Telegraph today

You beat me to posting this.

I think doing more to push hind stalking is a good thing. I was speaking to someone recently who works on an estate where they will be taking 300 hinds off the hill this winter. Only 50 will be with paying clients.
 
Indeed red hind stalking can be most challenging, however trying to sell it to overseas customers and or even people south of the border is not easy.
There is a short time to get a hind cull done and a good many days are lost through bad weather. You also want clients that will put up with bad weather, very short days, and shooting not one but several hinds if possible to get the cull done. This can put pressure on the hill stalker/deer manager who needs to get on with the job, and also take out the right beasts as well. Not something you can leave to the hands of a client who is not that experienced with Red Deer stalking, especially on high ground.

After a considerable number of years stalking the highlands I get sick of hearing the same old story from the greenies and people in offices who do not have much of a clue. One only has to look at the amount of fences being put up in the highlands these days, and the damage sheep have also done to see that the deer are gradually being fenced into smaller areas.

If they decimate deer numbers in the highlands there will be little income for many estates and there will be even more deer stalkers looking at redundancy IMHO.
 
'Blood in the snow' is the key to managing herd numbers as 'any fule kno'...

Perceived [as opposed to actual] tribal memories account for a lot of the envy politics...'the poor downtrodden masses, without a single shoe for their 37 children, wholst the grain rotted in the streets...'etc etc ad nauseum

Being a Laird costs a shedload of cash, rarely makes a profit and generates considerable income for the local economy
 
'Blood in the snow' is the key to managing herd numbers as 'any fule kno'...

Perceived [as opposed to actual] tribal memories account for a lot of the envy politics...'the poor downtrodden masses, without a single shoe for their 37 children, wholst the grain rotted in the streets...'etc etc ad nauseum

Being a Laird costs a shedload of cash, rarely makes a profit and generates considerable income for the local economy

​Well said
 
Highland Estates and Highland Rivers are vlaued on the basis of the number of deer and fish present and the number shot or caught each year. Until the market dynamics change, the market will dictate the numbers that are shot each year, unless there is government enforced legislation etc etc.

Apologies though for being so dimwhitted, of course after we obtain freedom, all land will be for the people!
 
Reforesting Scotland, another environmental group, argued in its submission that landowners should change their marketing of stalking to emphasise shooting hinds instead of stags, with the “experience and the venison” being the trophy.

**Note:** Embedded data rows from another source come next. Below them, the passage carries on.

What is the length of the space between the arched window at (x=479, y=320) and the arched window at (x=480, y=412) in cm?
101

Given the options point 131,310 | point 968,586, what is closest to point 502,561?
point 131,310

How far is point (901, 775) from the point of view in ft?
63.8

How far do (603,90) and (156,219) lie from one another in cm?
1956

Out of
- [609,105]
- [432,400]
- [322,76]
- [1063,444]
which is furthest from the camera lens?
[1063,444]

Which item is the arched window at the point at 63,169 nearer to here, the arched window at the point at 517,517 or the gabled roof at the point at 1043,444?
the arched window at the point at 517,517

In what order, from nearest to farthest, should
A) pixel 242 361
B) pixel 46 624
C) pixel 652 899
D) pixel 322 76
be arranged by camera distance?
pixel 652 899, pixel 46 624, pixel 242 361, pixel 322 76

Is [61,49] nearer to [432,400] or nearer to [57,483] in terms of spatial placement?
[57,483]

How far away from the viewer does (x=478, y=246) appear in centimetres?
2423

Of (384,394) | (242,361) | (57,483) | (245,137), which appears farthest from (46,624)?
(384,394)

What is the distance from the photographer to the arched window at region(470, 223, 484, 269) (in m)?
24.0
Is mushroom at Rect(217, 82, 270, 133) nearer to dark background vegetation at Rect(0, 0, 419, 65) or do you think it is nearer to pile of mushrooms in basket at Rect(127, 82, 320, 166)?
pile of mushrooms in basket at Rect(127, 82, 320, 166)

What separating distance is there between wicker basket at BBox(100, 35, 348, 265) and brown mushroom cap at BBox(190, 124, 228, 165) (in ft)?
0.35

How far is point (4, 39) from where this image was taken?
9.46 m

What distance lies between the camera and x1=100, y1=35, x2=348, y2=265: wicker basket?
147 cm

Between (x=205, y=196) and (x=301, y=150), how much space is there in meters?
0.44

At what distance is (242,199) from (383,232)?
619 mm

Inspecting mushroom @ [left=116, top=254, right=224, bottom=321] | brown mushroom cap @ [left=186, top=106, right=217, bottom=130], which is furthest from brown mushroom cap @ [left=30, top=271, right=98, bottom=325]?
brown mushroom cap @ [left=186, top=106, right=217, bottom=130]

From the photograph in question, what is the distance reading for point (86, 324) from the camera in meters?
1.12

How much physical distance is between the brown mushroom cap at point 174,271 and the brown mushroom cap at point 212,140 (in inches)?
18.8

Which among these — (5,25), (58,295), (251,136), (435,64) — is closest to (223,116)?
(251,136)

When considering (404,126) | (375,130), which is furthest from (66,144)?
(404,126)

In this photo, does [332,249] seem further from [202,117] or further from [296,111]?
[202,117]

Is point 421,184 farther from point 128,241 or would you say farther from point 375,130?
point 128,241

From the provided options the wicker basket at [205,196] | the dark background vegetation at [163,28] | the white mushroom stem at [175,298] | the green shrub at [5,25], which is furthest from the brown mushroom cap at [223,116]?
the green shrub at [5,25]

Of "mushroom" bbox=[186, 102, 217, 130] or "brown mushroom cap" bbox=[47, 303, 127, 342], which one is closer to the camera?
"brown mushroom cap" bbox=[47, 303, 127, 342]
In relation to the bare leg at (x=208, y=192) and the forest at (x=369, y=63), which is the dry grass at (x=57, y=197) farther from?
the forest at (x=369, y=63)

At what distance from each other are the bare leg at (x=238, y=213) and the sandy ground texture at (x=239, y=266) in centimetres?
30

As alluded to by other posters. There is some merit in this. After all it is the hinds that are the volume.
 
If you want to read the ultimate in 'this land is our land' socialist environmentalism, read anything by George Monbiot on 'rewilding'

Our George tells it like it really is and just how terribly beastly those ghastly landowners are, them and their forelock-tugging raptorcidal lackies.... etc etc
 
I would quite happily stalk hinds!
Trophies to me are not what I am here for - its the venison and the experience that I am intersted in.
 
So if hinds and Does are the secret to reducing numbers why is it that the government pay as much to a contractor for shooting males. Shows what you lads know its not about Females its about numbers. :oops:
Regards the red deer cull its all politics and does not have much to do with a hand full of deer.
 
Agreed so maybe bringing prices down would help.

Prices for stalking Red hinds is not that high really. On average it is about £160 plus VAT per day. The trouble is everyone wants to kill stags and not so many want to kill hinds. And as the winter progresses it gets harder to get onto them.
 
Malc touched on it before but really a stalker taking and guiding a client out on the hinds is actually a hinderance not a help in most cases.

Apart from all but the most experienced clients the stalker would have been up the hill quicker shot more and into the next lot, and throu the winter everything is against u, weather, daylight, ground conditions for extraction etc
 
Hind stalking is great value for money as it is and can be a lot more challenging than stags.
As said before though, hinds are hard work with shorter hours and much harsher conditions to get the required cul figures.
 
I'm with you, scubadog. Although I would like to have one Hind Stag and one Sika Stag, for memories in later years, hinds will be what I would rather stalk.

I am so looking forward to getting in with the stalking when I get there next year; after I get my DSC1 & 2 and my butchery of course.

I will be retired and have only time on my hands, so I believe I should be able to help with the harvest, a wee bit.